As we move into 2010, the feeling of many people across this country seems to be that now is the time to give up on large-scale politics, and focus on small local-level solutions to the outstanding problems of our age, such as manmade climate change (the Transition movement, which began in Totnes and is slowly spreading worldwide, is an outstanding example of such 'localist' solution-seeking). It is natural that in the wake of Copenhagen's failure many people are turning to ways that they as individuals can best contribute.
A series of letters to the Observer, published under the heading 'Think global, act local after Copenhagen', are among many striking examples. Professor Colin Campbell of York suggests that individual towns take the initiative in reducing emissions to compensate for increases in 'twinned' cities in the developing world. Jim McCluskey of Twickenham seconds Ed Miliband's emphasis on the role of green NGOs and the public, as opposed to his own government. Duncan Kerr, MD of A Climate 4 Change, writes that "a groundswell of actions by individual communities led by local authorities, supported in turn by national government, is surely the most effective way of creating the climate for change that would tip our leaders into action."
However, it is quite wrong to think that such contributions can possibly be enough.

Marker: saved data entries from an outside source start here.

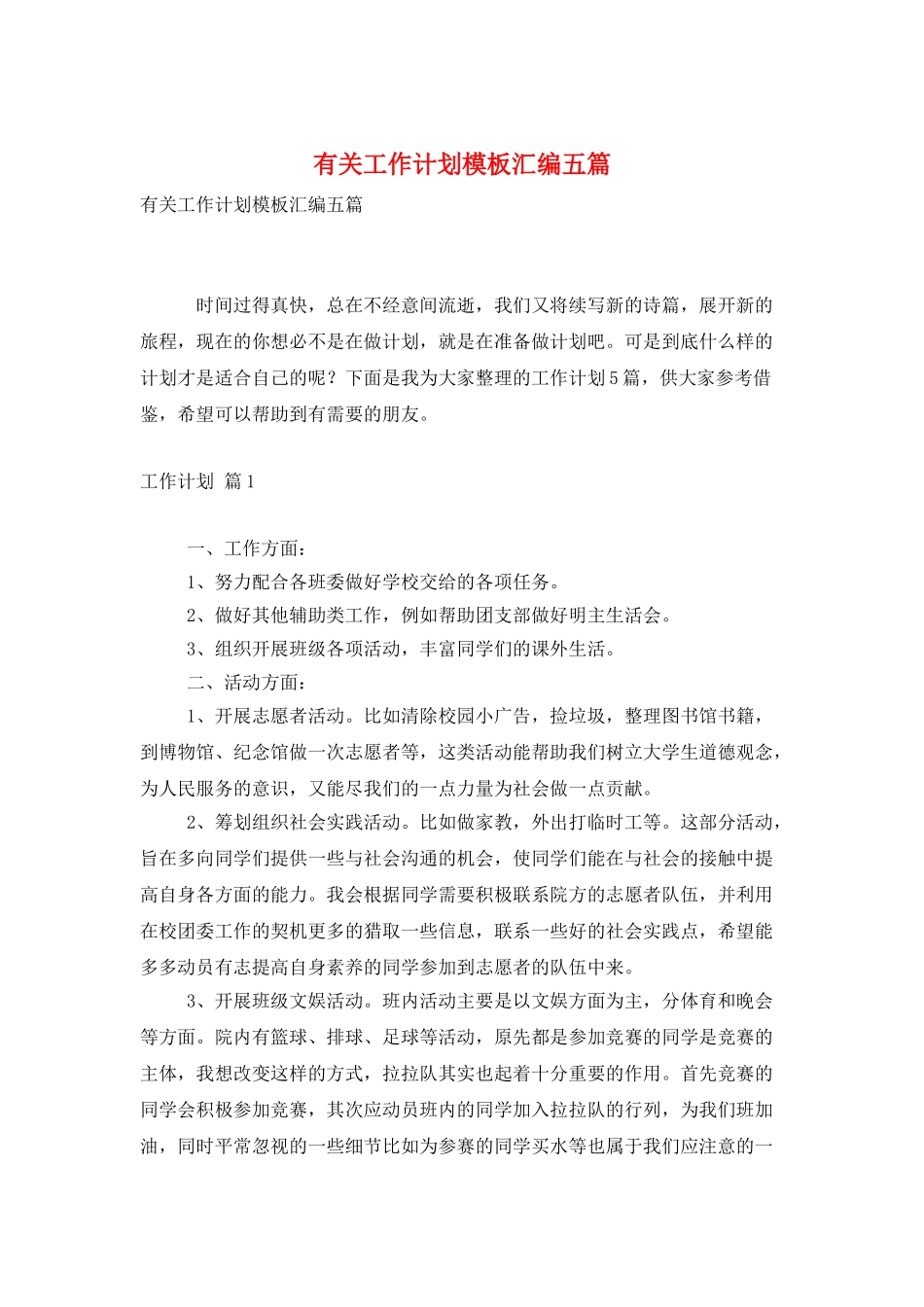 有关工作计划模板汇编五篇

有关工作计划模板汇编五篇

时间过得真快，总在不经意间流逝，我们又将续写新的诗篇，展开新的旅程，现在的你想必不是在做计划，就是在准备做计划吧。可是到底什么样的计划才是适合自己的呢？下面是我为大家整理的工作计划5篇，供大家参考借鉴，希望可以帮助到有需要的朋友。

工作计划 篇1

一、工作方面：

1、努力配合各班委做好学校交给的各项任务。

2、做好其他辅助类工作，例如帮助团支部做好明主生活会。

3、组织开展班级各项活动，丰富同学们的课外生活。

二、活动方面：

1、开展志愿者活动。比如清除校园小广告，捡垃圾，整理图书馆书籍，到博物馆、纪念馆做一次志愿者等，这类活动能帮助我们树立大学生道德观念，为人民服务的意识，又能尽我们的一点力量为社会做一点贡献。

2、筹划组织社会实践活动。比如做家教，外出打临时工等。这部分活动，旨在多向同学们提供一些与社会沟通的机会，使同学们能在与社会的接触中提高自身各方面的能力。我会根据同学需要积极联系院方的志愿者队伍，并利用在校团委工作的契机更多的猎取一些信息，联系一些好的社会实践点，希望能多多动员有志提高自身素养的同学参加到志愿者的队伍中来。

3、开展班级文娱活动。班内活动主要是以文娱方面为主，分体育和晚会等方面。院内有篮球、排球、足球等活动，原先都是参加竞赛的同学是竞赛的主体，我想改变这样的方式，拉拉队其实也起着十分重要的作用。首先竞赛的同学会积极参加竞赛，其次应动员班内的同学加入拉拉队的行列，为我们班加油，同时平常忽视的一些细节比如为参赛的同学买水等也属于我们应注意的一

The problem, in a globalised economic system, as James Hansen among others has clearly recognised, is that if you burn less fossil fuel, others who are less eco-conscious will receive a price-signal that it is just fine to burn more fossil fuels, thus blunting much of the effect of your individual action. This means that well-intentioned individuals and localities alone - or, indeed, this kingdom alone - cannot make a major contribution to preventing runaway climate change because, however well we do, our effectiveness will be partly cancelled out by the corresponding actions (or inaction) of others.
There is enough fossil fuel still in the ground to cook the planet. So the only solution is global constraint of others' carbon emissions, as well as of your own. There simply has to be a replacement for the stalled COP15 process. If we as a species are not to die, politics cannot be dead.
What troubles me particularly about the end game at Copenhagen and about widespread assumptions about how COP15 might now move forward is the idea - the implausible assumption - that any workable proposal will emerge from or be initiated by the EU, US or China. For why not approach this deadlock from the other end? A proposal initiated by the G77 countries and the small island states (such as the Maldives and Tuvalu, which have actually emerged from the Copenhagen debacle with a huge amount of credit and public sympathy) would be one which the rich countries could then be challenged to buy into to avoid being held responsible for initiating ecocide. And we - the conscious citizenry of those countries - could apply the pressure to make our leaders sign. Some such global political strategy is essential, if we are to bequeath a liveable planet to our children. I think it would have much more credibility if it came first from the poorest, rather than from the richest and the biggest emitters.
So: 2010 must be a year of climate politics, and ought, I suggest, to be a year in which such politics comes from the bottom up not in the sense only of local or individual action, but in the sense of action coming from the countries that have traditionally been at the bottom of the heap, globally. In this context, Evo Morales' new call for a summit of movements on climate and capitalism is a hopeful development, pointing in just the right direction.
A clear summary of the proposals made by various nations at COP15 can be found at the Beyond Copenhagen blog. The proposal from Tuvalu is the closest we have to a workable climate-solution. Perhaps the key 'bottom-up' strategy needed now is for more and more of the world to get behind something like the Tuvalu proposal, and gradually prevent the developed countries (and India and China) from stymieing the climate-progress we need and can believe in.
If our low-energy lightbulbs and our Transition Towns and so on are going to mean anything, then we need also to get behind climate-initiatives such as that of Tuvalu which could provide the needed international framework to solve this unavoidably global problem.